9. The method of claim 1 wherein said inactivity period comprises an end of day usage period.

10. A system for reducing power consumption, said system comprising:

a processor;

a data bus coupled to said processor; and

a computer-usable medium embodying computer code, said computer-usable medium being coupled to said data bus, said computer program code comprising instructions executable by said processor and configured for: detecting an inactivity period by analyzing historical data based on a usage pattern associated with a device to intelligently force said device into a lower energy state; calculating a sleep time and a low power time in order to thereafter reduce, respectively, a sleep time out period and a low power time out period, to minimum values based on said inactivity period, wherein said sleep time out period and said low power time period comprise transition periods; and tracking a long term usage with respect to said device based on said historical data in order to thereafter optimize long term usage data to minimize a probability of said wake up time from said sleep time and said low power time, thereby reducing power consumption with respect to said device and minimize customer waiting time associated with said device.

11. The system of claim 10 wherein said instructions are further configured for modifying said sleep time based on said historical data to wake up said device when activity is predicted.

12. The system of claim 10 wherein said instructions are further configured for modifying said historical data weighting calculation in order to predict said wake up time with respect to an activity associated with said device.

13. The system of claim 10 wherein said instructions are further configured for collecting said historical data with respect to said usage pattern associated with said device in order to thereafter store said historical data in a database.

14. The system of claim 10 wherein said instructions are further configured for tracking said historical data associated with said device on a daily basis over a period of time.

15. The system of claim 10 wherein said instructions are further configured for directing said device to said sleep state with respect to said inactivity period.

16. The system of claim 10 wherein said instructions are further configured for resuming said device from said sleep state to an active state prior to an expected activity in order to maximize an energy saving without causing a customer dissatisfaction with respect to said device.

17. The system of claim 10 wherein said instructions are further configured for modifying a timeout algorithm associated with said device to enter and exit said sleep state to reduce power consumption.

18. The system of claim 10 wherein said inactivity period comprises an end of day usage period.

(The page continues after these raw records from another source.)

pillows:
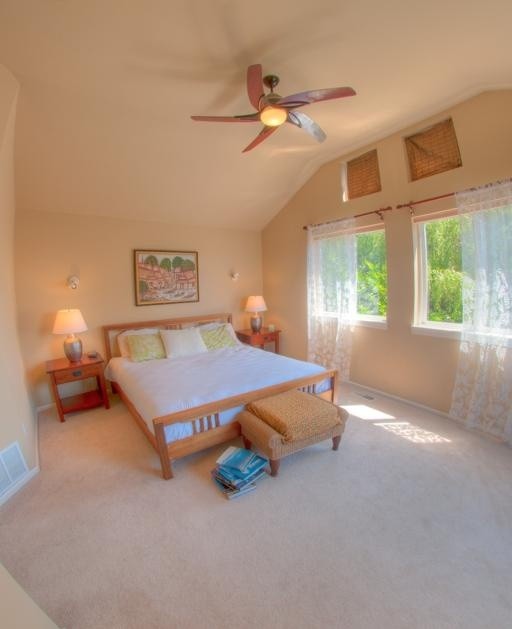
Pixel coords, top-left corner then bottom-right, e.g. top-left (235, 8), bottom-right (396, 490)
top-left (127, 334), bottom-right (164, 359)
top-left (200, 325), bottom-right (235, 350)
top-left (195, 324), bottom-right (239, 351)
top-left (160, 328), bottom-right (207, 357)
top-left (116, 328), bottom-right (160, 358)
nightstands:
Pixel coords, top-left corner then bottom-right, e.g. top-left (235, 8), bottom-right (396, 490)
top-left (45, 353), bottom-right (110, 422)
top-left (236, 327), bottom-right (282, 355)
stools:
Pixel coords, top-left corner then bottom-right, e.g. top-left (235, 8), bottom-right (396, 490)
top-left (238, 388), bottom-right (349, 477)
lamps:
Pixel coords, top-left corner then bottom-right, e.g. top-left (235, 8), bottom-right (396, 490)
top-left (260, 105), bottom-right (288, 126)
top-left (52, 309), bottom-right (89, 362)
top-left (245, 296), bottom-right (267, 332)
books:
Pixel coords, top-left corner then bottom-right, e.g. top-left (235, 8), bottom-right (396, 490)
top-left (210, 446), bottom-right (268, 500)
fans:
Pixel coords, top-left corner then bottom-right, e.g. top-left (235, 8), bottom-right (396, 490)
top-left (192, 64), bottom-right (356, 154)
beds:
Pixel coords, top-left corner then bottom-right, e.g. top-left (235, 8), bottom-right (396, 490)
top-left (104, 313), bottom-right (338, 480)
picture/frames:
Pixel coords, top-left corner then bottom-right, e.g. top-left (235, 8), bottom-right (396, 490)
top-left (133, 249), bottom-right (200, 307)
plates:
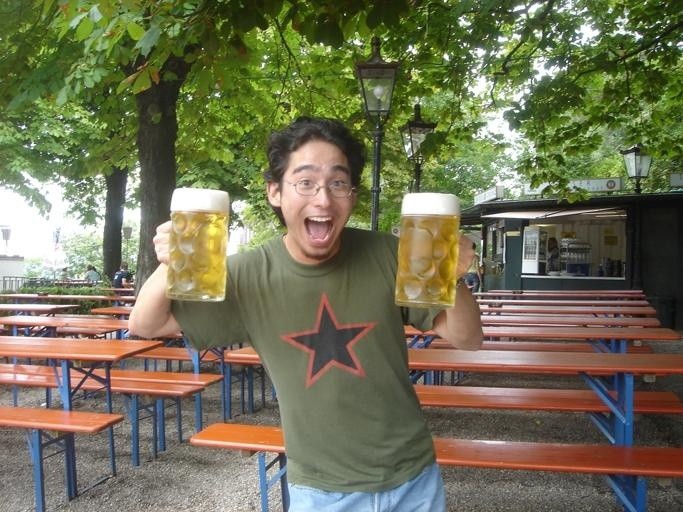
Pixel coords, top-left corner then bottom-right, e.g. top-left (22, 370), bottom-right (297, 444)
top-left (37, 292), bottom-right (49, 296)
top-left (592, 256), bottom-right (622, 277)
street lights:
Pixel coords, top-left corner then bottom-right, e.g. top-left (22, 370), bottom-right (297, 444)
top-left (620, 136), bottom-right (657, 290)
top-left (122, 224), bottom-right (133, 265)
top-left (353, 31), bottom-right (400, 236)
top-left (398, 103), bottom-right (438, 197)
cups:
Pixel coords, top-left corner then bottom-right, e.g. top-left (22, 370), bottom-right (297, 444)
top-left (164, 187), bottom-right (229, 302)
top-left (396, 195), bottom-right (463, 309)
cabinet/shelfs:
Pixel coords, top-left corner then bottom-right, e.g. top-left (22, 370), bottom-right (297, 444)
top-left (521, 227), bottom-right (548, 274)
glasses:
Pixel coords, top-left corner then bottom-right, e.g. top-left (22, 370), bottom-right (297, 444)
top-left (279, 177), bottom-right (356, 199)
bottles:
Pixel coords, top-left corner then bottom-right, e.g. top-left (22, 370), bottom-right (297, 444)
top-left (559, 239), bottom-right (592, 264)
top-left (525, 240), bottom-right (536, 259)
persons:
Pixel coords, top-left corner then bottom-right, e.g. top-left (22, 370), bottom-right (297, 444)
top-left (465, 243), bottom-right (484, 296)
top-left (128, 114), bottom-right (481, 512)
top-left (546, 239), bottom-right (561, 274)
top-left (112, 262), bottom-right (136, 299)
top-left (62, 262), bottom-right (103, 285)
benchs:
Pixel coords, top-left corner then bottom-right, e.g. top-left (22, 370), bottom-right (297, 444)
top-left (2, 288), bottom-right (288, 511)
top-left (404, 287), bottom-right (682, 510)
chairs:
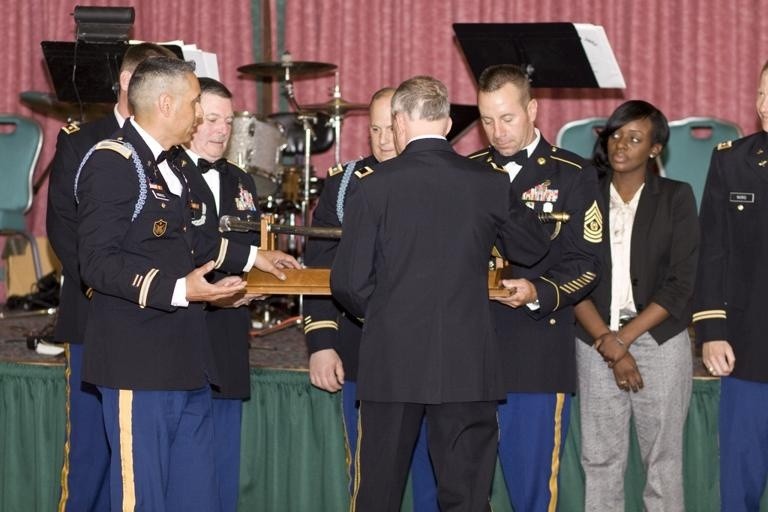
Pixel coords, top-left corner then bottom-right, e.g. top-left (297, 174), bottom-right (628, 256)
top-left (653, 117), bottom-right (744, 213)
top-left (0, 114), bottom-right (44, 290)
top-left (258, 113), bottom-right (335, 333)
top-left (556, 117), bottom-right (610, 159)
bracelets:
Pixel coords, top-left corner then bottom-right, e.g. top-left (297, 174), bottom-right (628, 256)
top-left (612, 329), bottom-right (626, 350)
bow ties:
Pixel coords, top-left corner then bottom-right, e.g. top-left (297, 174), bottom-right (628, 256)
top-left (493, 150), bottom-right (528, 167)
top-left (198, 158), bottom-right (228, 174)
top-left (157, 146), bottom-right (179, 165)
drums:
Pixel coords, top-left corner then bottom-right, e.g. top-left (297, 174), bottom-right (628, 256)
top-left (260, 166), bottom-right (303, 212)
top-left (226, 111), bottom-right (287, 199)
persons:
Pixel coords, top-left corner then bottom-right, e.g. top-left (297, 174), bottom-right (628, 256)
top-left (460, 63), bottom-right (602, 512)
top-left (74, 58), bottom-right (308, 512)
top-left (572, 96), bottom-right (700, 510)
top-left (302, 88), bottom-right (440, 509)
top-left (692, 59), bottom-right (768, 510)
top-left (46, 42), bottom-right (176, 512)
top-left (327, 73), bottom-right (553, 512)
top-left (164, 78), bottom-right (260, 512)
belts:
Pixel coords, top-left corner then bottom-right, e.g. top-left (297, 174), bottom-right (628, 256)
top-left (607, 314), bottom-right (636, 330)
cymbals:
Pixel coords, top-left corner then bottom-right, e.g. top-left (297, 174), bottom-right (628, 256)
top-left (301, 100), bottom-right (371, 110)
top-left (20, 91), bottom-right (113, 123)
top-left (236, 59), bottom-right (338, 76)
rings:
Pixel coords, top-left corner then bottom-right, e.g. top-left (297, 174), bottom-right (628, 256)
top-left (705, 366), bottom-right (716, 374)
top-left (618, 378), bottom-right (628, 385)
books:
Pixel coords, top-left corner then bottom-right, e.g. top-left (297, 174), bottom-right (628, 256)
top-left (488, 269), bottom-right (517, 298)
top-left (238, 268), bottom-right (331, 297)
top-left (573, 22), bottom-right (628, 91)
top-left (128, 39), bottom-right (219, 82)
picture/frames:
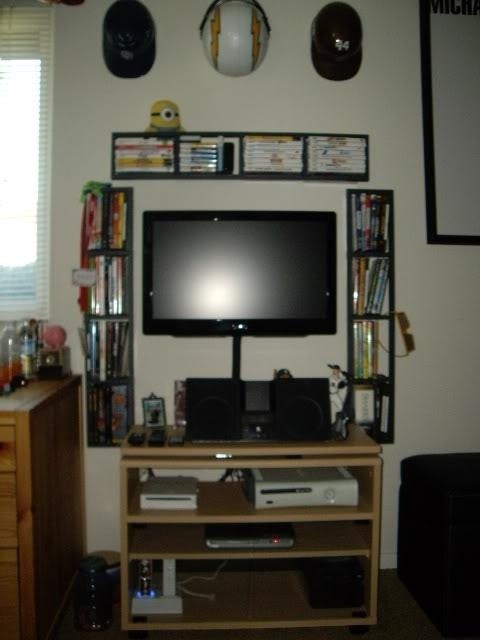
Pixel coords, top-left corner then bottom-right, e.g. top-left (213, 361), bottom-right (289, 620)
top-left (142, 398), bottom-right (166, 428)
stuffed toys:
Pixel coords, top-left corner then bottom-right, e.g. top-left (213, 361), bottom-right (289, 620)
top-left (145, 99), bottom-right (187, 144)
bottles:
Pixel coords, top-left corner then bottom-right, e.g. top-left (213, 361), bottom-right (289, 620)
top-left (0, 321), bottom-right (37, 389)
top-left (75, 549), bottom-right (120, 635)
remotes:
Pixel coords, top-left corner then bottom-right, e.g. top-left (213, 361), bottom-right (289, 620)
top-left (127, 431), bottom-right (146, 446)
top-left (148, 428), bottom-right (166, 446)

19. A system for reducing power consumption, said system comprising:

a processor;

a data bus coupled to said processor; and

a computer-usable medium embodying computer code, said computer-usable medium being coupled to said data bus, said computer program code comprising instructions executable by said processor and configured for: detecting an inactivity period by analyzing historical data based on a usage pattern associated with a device to intelligently force said device into a lower energy state; calculating a sleep time and a low power time in order to thereafter reduce, respectively, a sleep time out period and a low power time out period, to minimum values based on said inactivity period, wherein said sleep time out period and said low power time period comprise transition periods; tracking a long term usage with respect to said device based on said historical data in order to thereafter optimize long term usage data to minimize a probability of said wake up time from said sleep time and said low power time; modifying said sleep time based on said historical data to wake up said device when activity is predicted; and configuring said historical data weighting calculation in order to predict said wake up time with respect to an activity associated with said device, thereby reducing power consumption with respect to said device and minimize customer waiting time associated with said device.

20. The system of claim 19 wherein said instructions are further configured for modifying a timeout algorithm associated with said device to enter and exit said sleep state to reduce power consumption.